The spin-adduct decay is affected by the environment, such as the concentration of the spin trap (Roubaud et al., 1997). To find out the actual amount of trapped ROS upon illumination, we need to also study the decay process of spin-adducts in the absence of light, which was not performed in this study. Furthermore, spin trapping is not the only reaction that ROS undergoes. There are many other chemical reactions that the highly reactive free radicals easily participate in to form EPR silent products (XR). This in turn influences the spin-trapping efficiency (E), which can be described as the ratio of the spin-adduct formation rate to the rate of all other reactions (Vi) and free radical formation (13).

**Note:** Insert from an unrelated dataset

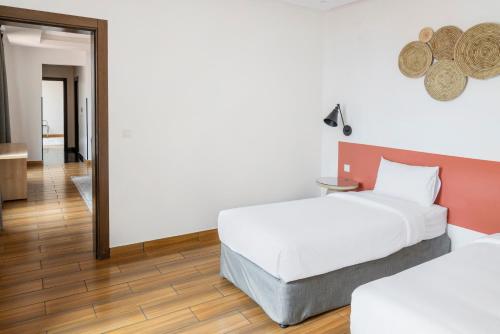 a bedroom with two beds and a mirror at Dara Qurtubah Hotel in Riyadh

$${R}^{\bullet }+X\to \mathrm{XR}$$
(12)
$$E= \frac{\frac{d[SA]}{dt}}{{V}_{i}+ F}$$
(13)

Calculating trapping efficiency could become complicated if any reaction involved in Vi is other than a first-order one, leading to efficiency changes over time. Furthermore, the radical trapping process and achieving the actual spin-adduct concentration become more complicated if spin-adducts rapidly decompose by reacting with the surrounding free radicals, such as DMPO-OH adduct decay caused by a superoxide anion.

Conclusion

In this study, curcumin-based photodecontamination conditions were optimized using RSM, which enabled us to study the interactions between the factors influencing the photosensitization treatment. Among the studied curcumin formulations, aqueous ethanolic solutions showed a higher efficiency in B. cinerea photoinactivation. The concentration and irradiance dependency of curcumin phototoxicity were also investigated. Furthermore, the photodynamic generation of ROS in different curcumin aqueous environments was determined by EPR spectroscopy. The occurrence of type I photodynamic reaction was demonstrated by identifying OH and O2•− radicals during the curcumin-based photosensitization. However, further studies are needed to elucidate the potential singlet oxygen generation, indicating a type II pathway of photodynamic reaction.